With exposure to sunlight and the inevitable passage of time, these paints eventually lose their ability to project colors in the dark, eventually turning it into just another streak of dull paint.
Instead of giving the paint luminous properties, aftermarket painter Andy Zsinko thought up a different method. By applying a base coat that activates when an electric current is passed through it, you can control when, how and where the paint lights up.
This is exactly what LumiLor is – an electroluminescent paint which emits light via an electric current:
The paint can be applied to practically any surface – metal, plastic, wood, fiberglass, and even carbon fiber – but what really sets it apart from other paints is the current which has to be passed through it.
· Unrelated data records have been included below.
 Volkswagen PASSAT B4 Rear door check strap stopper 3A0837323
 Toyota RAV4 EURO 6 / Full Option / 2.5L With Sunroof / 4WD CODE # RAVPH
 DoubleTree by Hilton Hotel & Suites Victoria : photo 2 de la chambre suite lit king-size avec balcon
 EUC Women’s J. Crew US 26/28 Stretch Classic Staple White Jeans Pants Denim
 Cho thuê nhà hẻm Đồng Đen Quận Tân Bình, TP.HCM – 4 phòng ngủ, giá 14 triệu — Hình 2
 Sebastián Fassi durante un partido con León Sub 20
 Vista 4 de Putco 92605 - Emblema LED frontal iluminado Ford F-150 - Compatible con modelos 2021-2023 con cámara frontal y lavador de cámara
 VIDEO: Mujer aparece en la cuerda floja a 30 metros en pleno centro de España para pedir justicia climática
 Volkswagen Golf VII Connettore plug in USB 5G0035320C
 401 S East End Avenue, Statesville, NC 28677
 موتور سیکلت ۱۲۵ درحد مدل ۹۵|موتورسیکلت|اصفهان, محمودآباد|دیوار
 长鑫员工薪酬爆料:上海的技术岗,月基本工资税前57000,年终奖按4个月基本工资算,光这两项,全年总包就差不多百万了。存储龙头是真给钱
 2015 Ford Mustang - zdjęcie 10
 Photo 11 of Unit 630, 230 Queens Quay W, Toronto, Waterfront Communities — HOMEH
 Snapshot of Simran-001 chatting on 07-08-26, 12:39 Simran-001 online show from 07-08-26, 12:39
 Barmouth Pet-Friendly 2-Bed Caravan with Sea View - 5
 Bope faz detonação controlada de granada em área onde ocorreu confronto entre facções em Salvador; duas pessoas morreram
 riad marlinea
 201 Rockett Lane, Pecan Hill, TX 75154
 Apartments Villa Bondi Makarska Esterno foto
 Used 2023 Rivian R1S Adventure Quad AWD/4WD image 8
Normally, you would want to apply LumiLor on surfaces near a source of electricity. Lighted paints can be easily connected to a car or motorcycle with an onboard battery, as well as throughout your house and home fixtures, provided there’s an electrical socket nearby.
Apart from the usual subjects, people have found creative ways of applying the electroluminescent paint to other objects:
Wine bottles can be lit up by way of adding a battery pack into a wooden bottle holder. Painted electric guitars can be hooked up via their amps. And safety helmets can shine bright by virtue of a battery pack held by the wearer. While not all of these methods are ideal (no one wants to lug a heavy battery pack in their helmet), you can be sure whatever the LumiLor is sprayed on will be brightly lit for a very long time.